■ To do
Copy every caption in the records below word for word. Leave the pictures out.

Pictures with brief captions
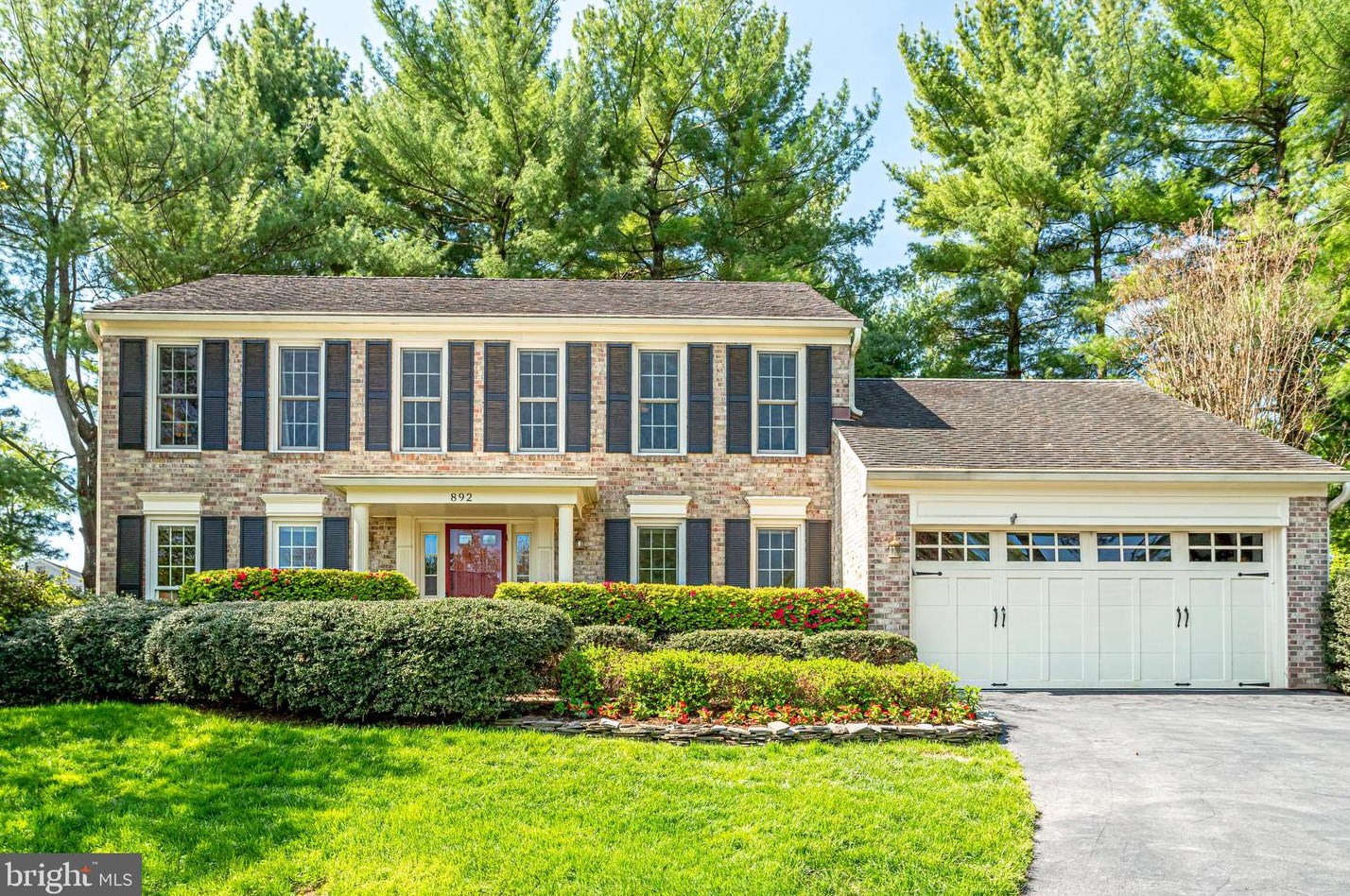892 Van Dusen Ct, Great Falls, VA 22066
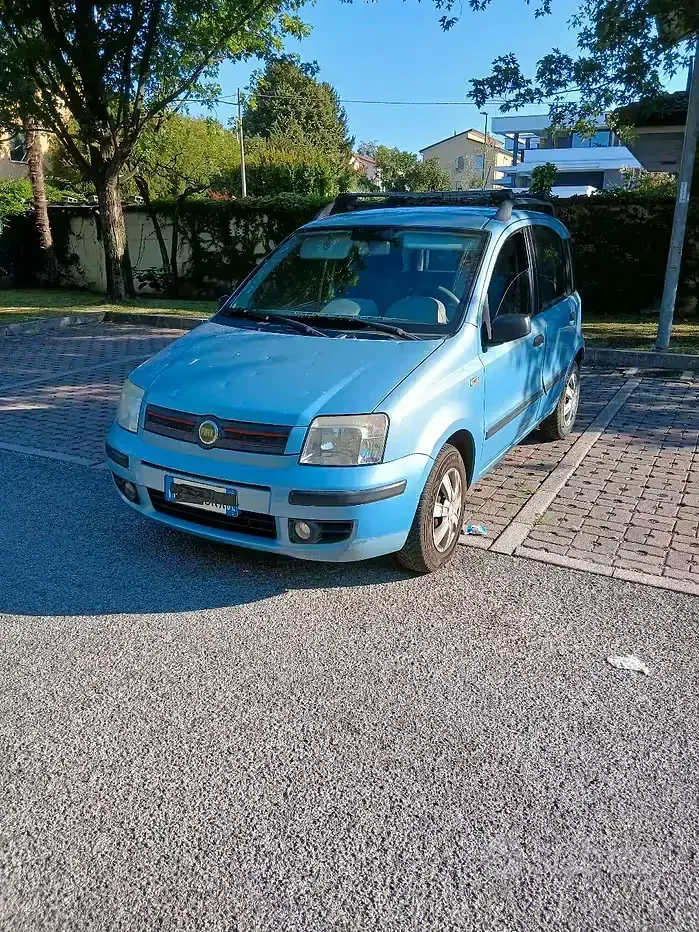 Usata Fiat Panda 69 CV (50 kW) 2005 Bluazzurro Utilitaria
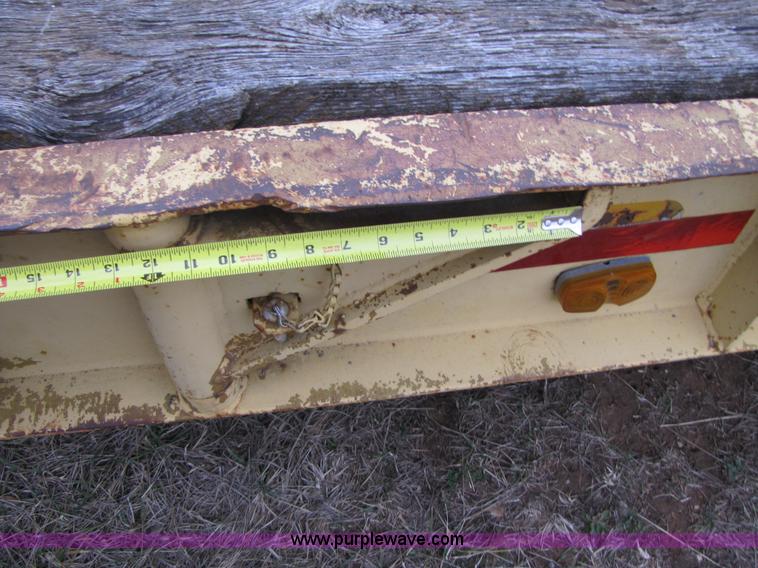 image for item B6189 1977 Nabor 25 ton flatbed lowboy trailer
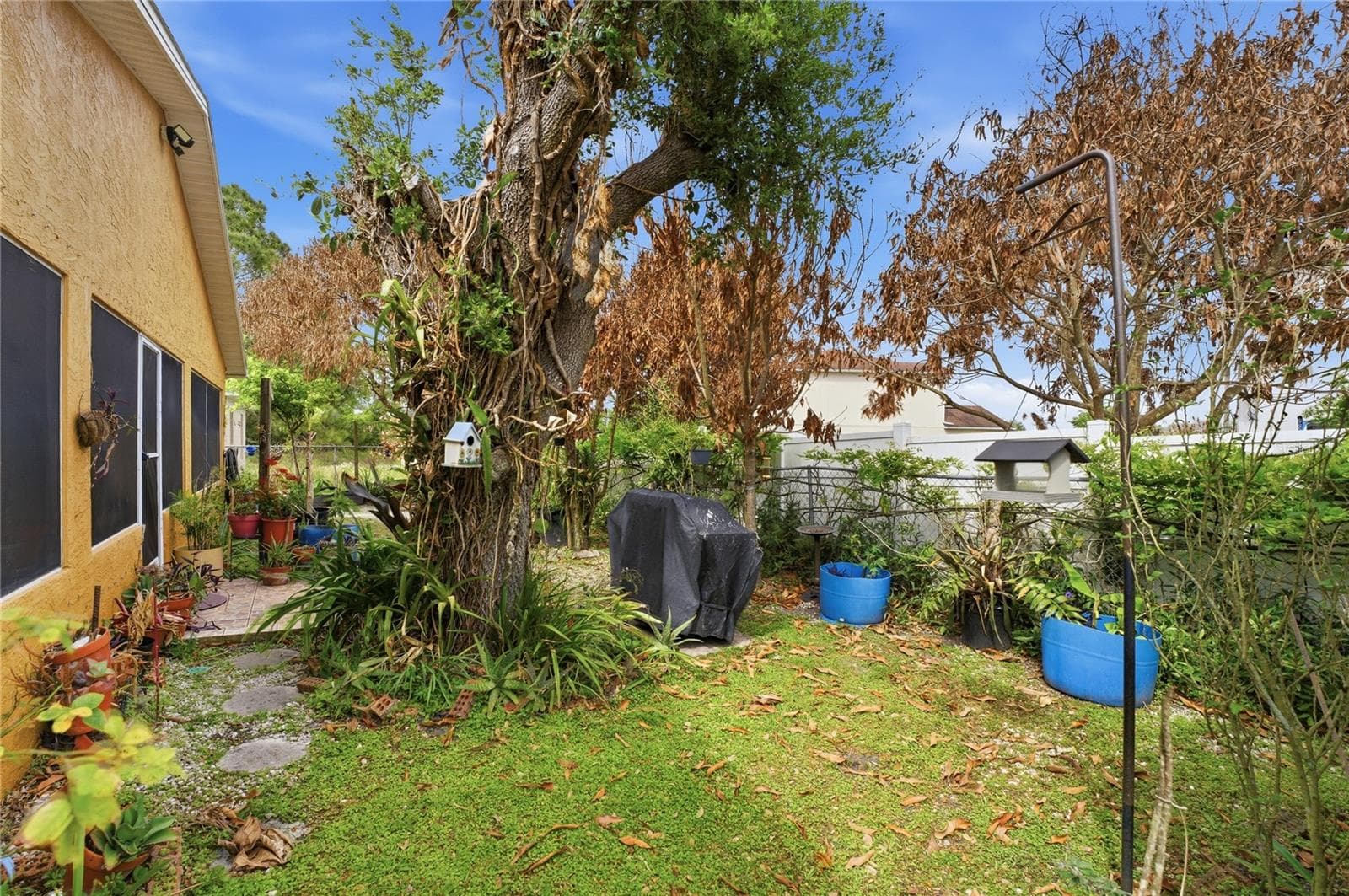 Single Family Residence at 675 BASINGSTOKE CT, POINCIANA, photo 36 of 38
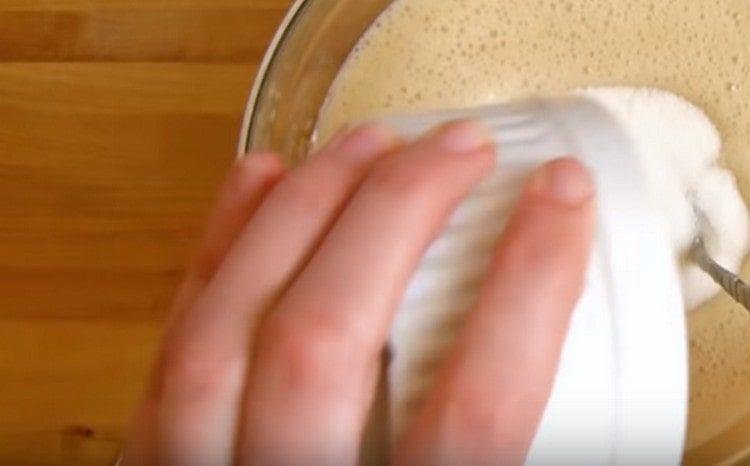 Adăugați zahărul și amestecați totul.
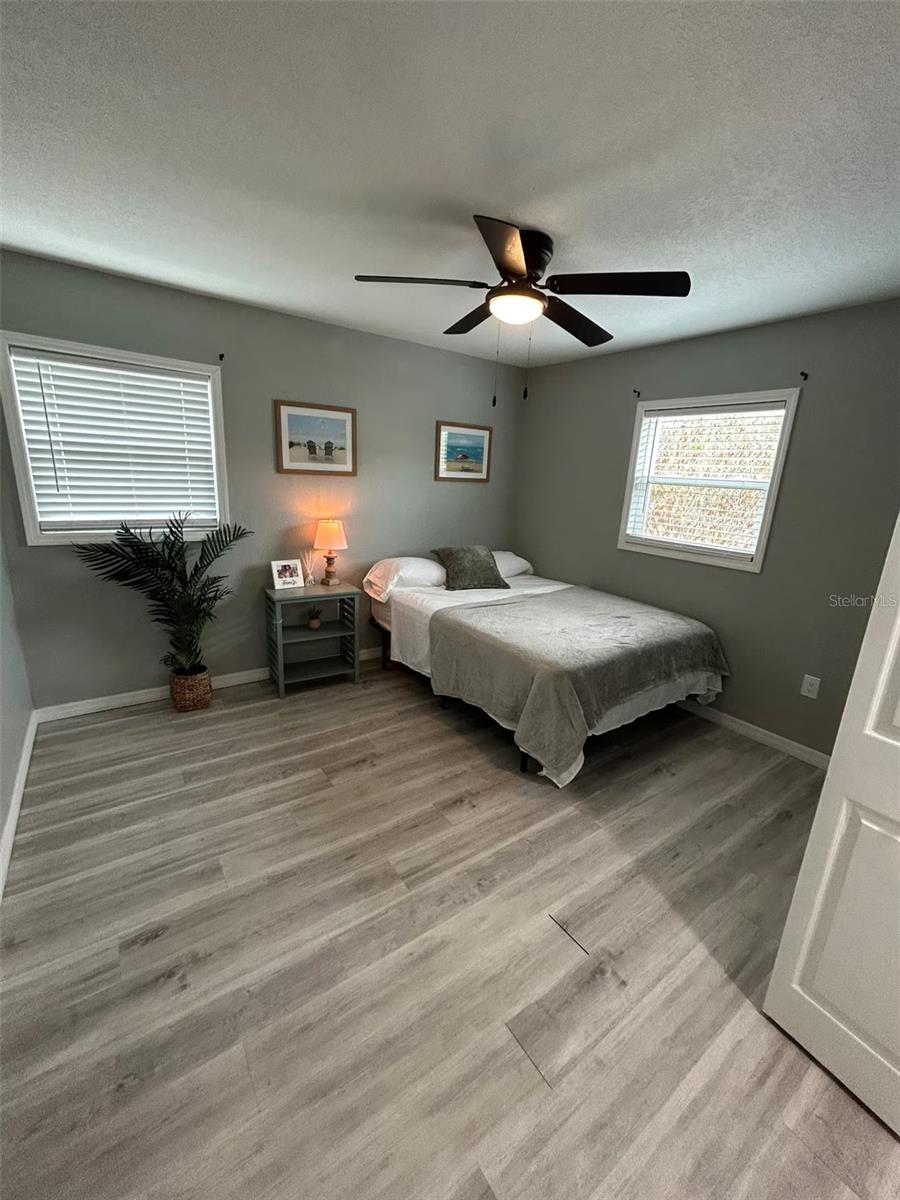 Image 17 of 26 For 1723 Bush Avenue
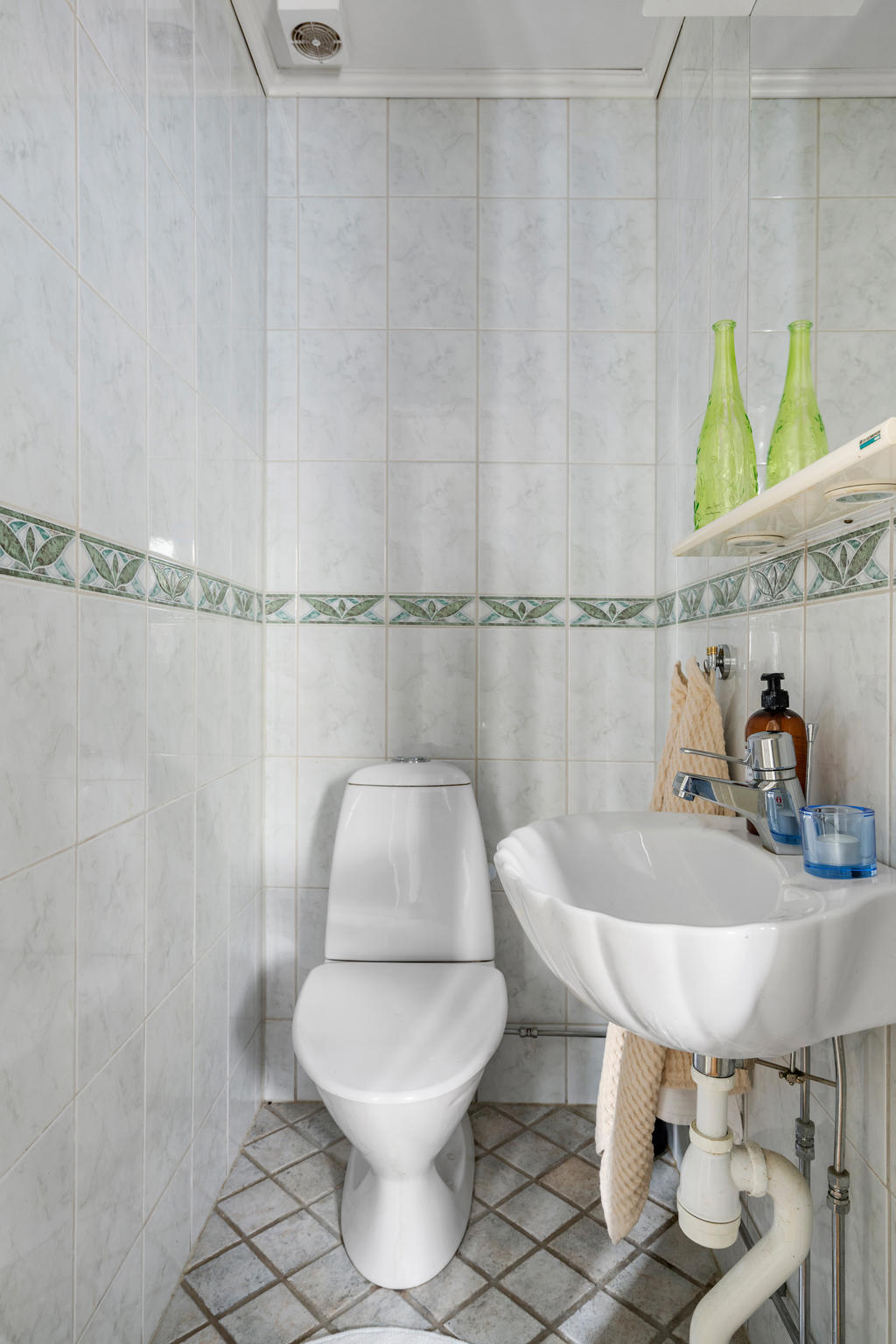 Om man har övernattande gäster är det lyxigt att ha eget rum och toalett i anslutning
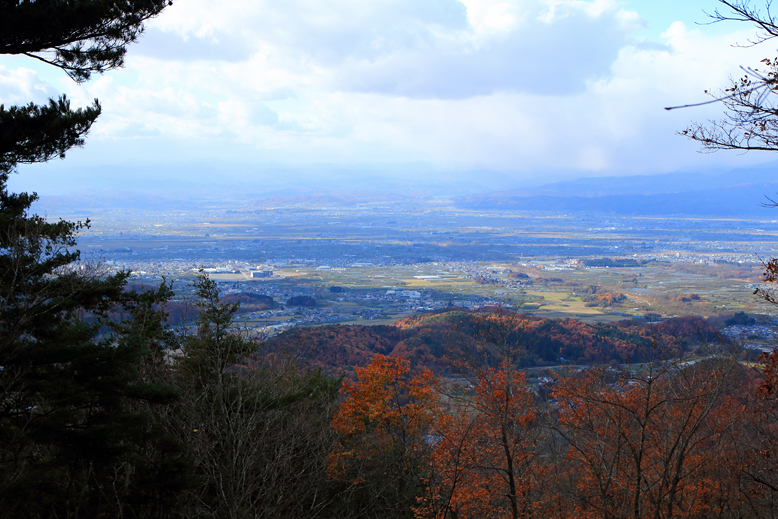 水晶山
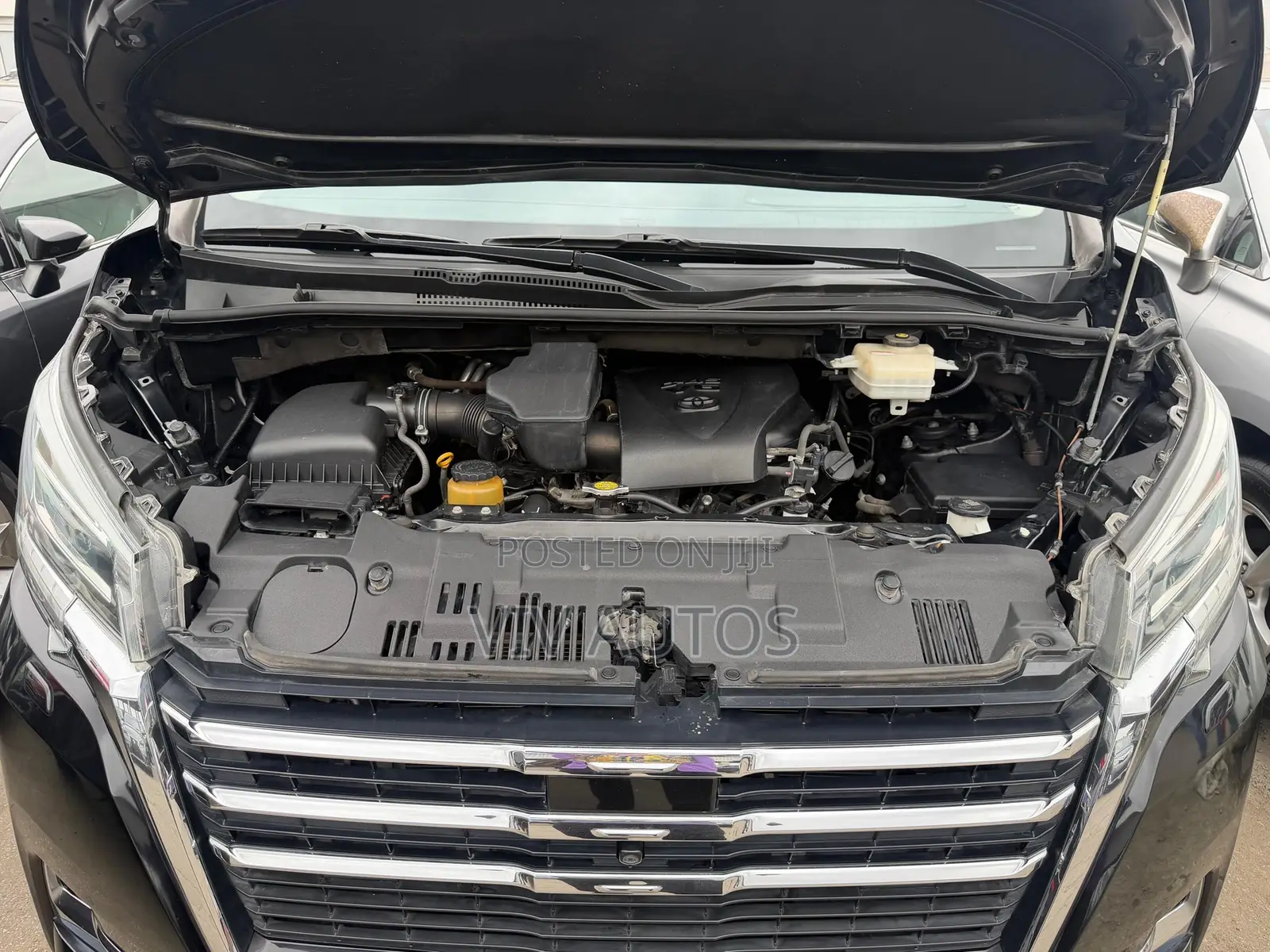 Toyota HiAce 2021 Black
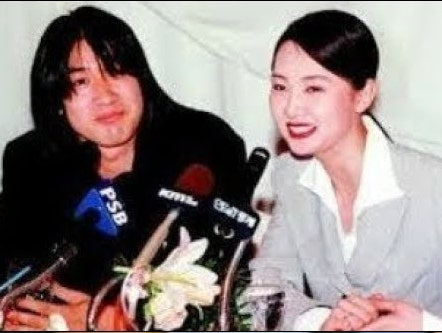 "결혼 두 달 전 모든 걸 접었다" 신성우와 약혼까지 했던 채시라, 결국 김태욱과 결혼한 진짜 ....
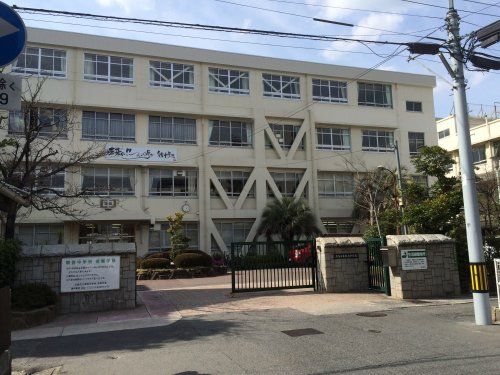 広島市立観音中学校の画像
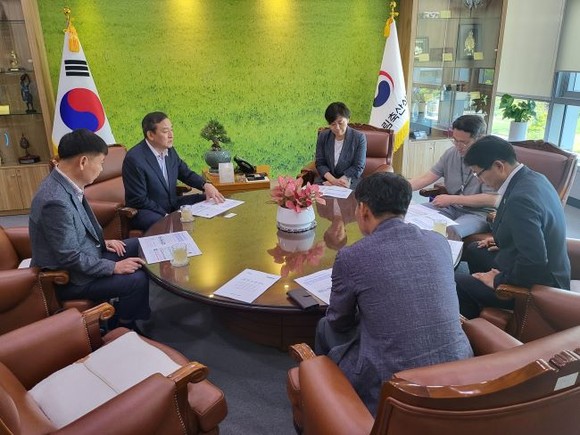 이병노 담양군수가 송미령 농식품부 장관 만나 담양군 농업에 대한 현안 해결을 위한 사업 등을 건의하고 있다. ⓒ 담양군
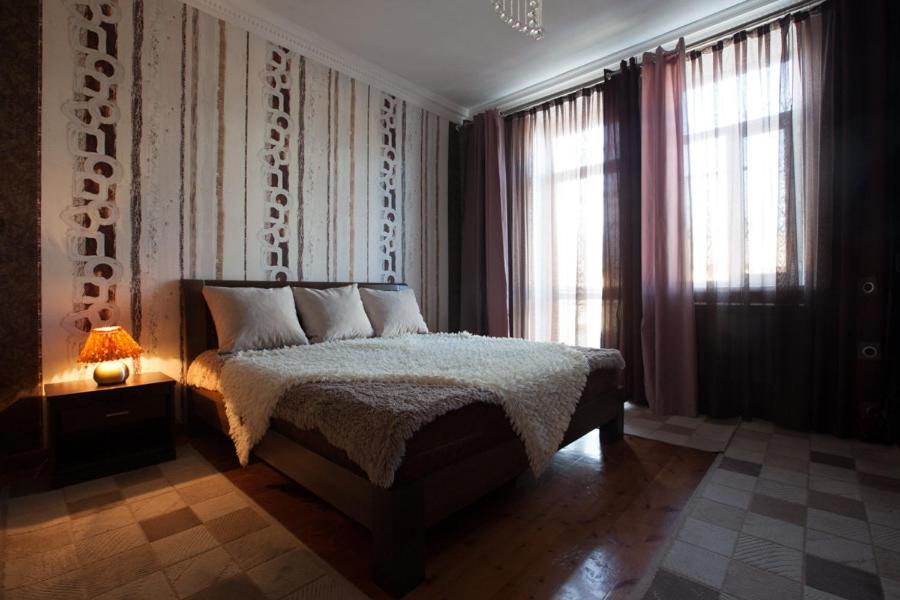 Apartments On Mustafa Ozturk Almaty Ngoại thất bức ảnh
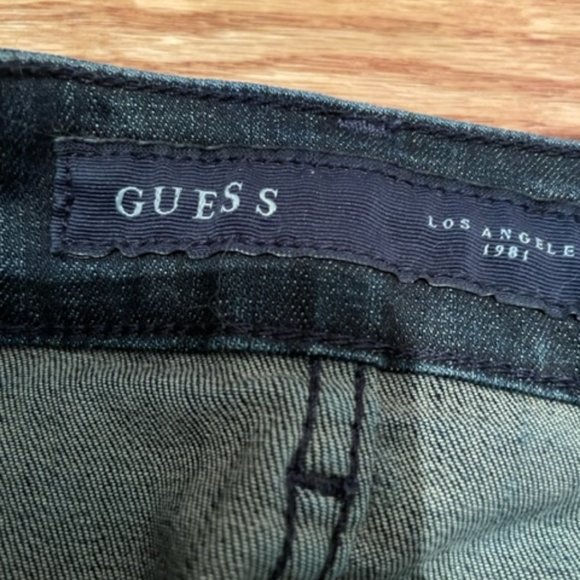 2 Pairs Guess Jeans Size 23 - Picture 10 of 11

■ Reply
892 Van Dusen Ct, Great Falls, VA 22066
 Usata Fiat Panda 69 CV (50 kW) 2005 Bluazzurro Utilitaria
 image for item B6189 1977 Nabor 25 ton flatbed lowboy trailer
 Single Family Residence at 675 BASINGSTOKE CT, POINCIANA, photo 36 of 38
 Adăugați zahărul și amestecați totul.
 Image 17 of 26 For 1723 Bush Avenue
 Om man har övernattande gäster är det lyxigt att ha eget rum och toalett i anslutning
 水晶山
 Toyota HiAce 2021 Black
 "결혼 두 달 전 모든 걸 접었다" 신성우와 약혼까지 했던 채시라, 결국 김태욱과 결혼한 진짜 ....
 広島市立観音中学校の画像
 이병노 담양군수가 송미령 농식품부 장관 만나 담양군 농업에 대한 현안 해결을 위한 사업 등을 건의하고 있다. ⓒ 담양군
 Apartments On Mustafa Ozturk Almaty Ngoại thất bức ảnh
 2 Pairs Guess Jeans Size 23 - Picture 10 of 11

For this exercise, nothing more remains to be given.